La logica del mercato ha fatto invece sì che venisse realizzata una modifica: “contro la quale i due autori protestarono violentemente … La storia originale narrava orrori reali: la versione di Wiene la trasforma in una allucinazione concepita e narrata dal pazzo Francis … Janowitz e Mayer avevano ragione di indignarsi contro la storia che fa da cornice: essa pervertiva se non addirittura capovolgeva le loro autentiche intenzioni. Mentre la storia originale metteva in risalto la follia insita nell’autorità, il Caligari di Wiene glorifica l’autorità e accusa di follia il suo antagonista. Un film rivoluzionario viene così trasformato in un film conformista …”.
Però Kracauer aggiungeva: “Pur trasformato in un film conformista, Caligari conservava e metteva in risalto questo racconto rivoluzionario, sia pure come fantasia di un pazzo. La sconfitta di Caligari rientrava così fra le esperienze psicologiche”.
Vi erano però altri aspetti del film che meritavano di essere segnalati, primo fra tutti l’uso degli scenari dati in appalto a tre pittori espressionisti. Uno di essi, Warm, affermava: “I film devono essere disegni destati alla vita” ed in effetti “gli scenari ottenevano una perfetta trasformazione degli oggetti materiali in decorazioni ad alta valenza emotiva”. Le stesse didascalie: “vennero introdotte come elemento essenziale dello scenario”.
Kracauer però aggiunge che “la versione di Wiene sconfessava il significato rivoluzionario della sceneggiatura espressionista, o per lo meno lo metteva tra parentesi”.

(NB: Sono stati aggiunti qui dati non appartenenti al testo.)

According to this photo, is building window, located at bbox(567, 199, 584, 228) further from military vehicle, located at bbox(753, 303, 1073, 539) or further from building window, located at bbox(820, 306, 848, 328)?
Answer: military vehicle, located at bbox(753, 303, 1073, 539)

Carl Hauptmann, letterato e poeta, affermava che l’espressionismo era un “veicolo di sensazioni ed esperienze primitive. […] Mentre il linguaggio moderno è troppo snaturato per servire allo scopo, il film offre una possibilità unica di dar forma ai fermenti della vita interiore …” Kracauer aggiunge che in Caligari l’espressionismo aveva: “la funzione di far apparire i fenomeni che avvenivano sullo schermo come fenomeni della psiche, funzione che offuscava il suo valore rivoluzionario. Facendo del film una proiezione esterna di fatti psicologici la sceneggiatura espressionista simboleggiava il generale rinchiudersi nel guscio verificatosi nella Germania del dopoguerra.”
Questa la conclusione del discorso di Kracauer: “Il tema della tirannia, da cui gli autori erano ossessionati, pervade lo schermo dal principio alla fine … Caligari è il tipico precursore di Hitler in quanto usa il suo strumento ipnotico per piegare al suo volere il suo strumento, tecnica che ricorda, per contenuto e per scopo, il plagio che Hitler per primo esercitò su larga scala”. Né sembra esserci altra soluzione se aggiunge: “Che i due autori abbiano scelto la fiera con le sue libertà in contrasto con l’oppressione di Caligari tradisce la falla che incrina le loro aspirazioni rivoluzionarie. Per quanto aspirassero alla libertà, non erano evidentemente capaci di delinearne i contorni. La loro concezione ha qualcosa di zingaresco; sembra frutto di un ingenuo idealismo più che di un’autentica ricerca (S. Kracauer, Cinema tedesco, Mondadori, 1977, pag. 60-78).
Il prossimo film di cui vi suggerisco la visione, la cui scheda uscirà il 18 novembre, è:
Nosferatu di F. W. Murnau.
Come si diceva una volta:
“Buona visione”.
Si, il legame con la pittura e il teatro è in questo film imponente. Si potrebbe parlare di teatralità che appena appena si fa cinema. E la scenografia – con quelle porte trapezoidali e finestre storpiate, con quei pavimenti o quel sentiero espressionisticamente disegnati con segnacci a zig zag– è proprio fuori dai canoni naturalistici o veristi, è un fondale (onirico?)entro il quale si agitano i personaggi spesso ridotti ad ombre che si fondono e confondono con le altre ombre immobili delle pareti, dei pavimenti. La musica sembra bisbligliare proprio i trasalimenti dello spettatore.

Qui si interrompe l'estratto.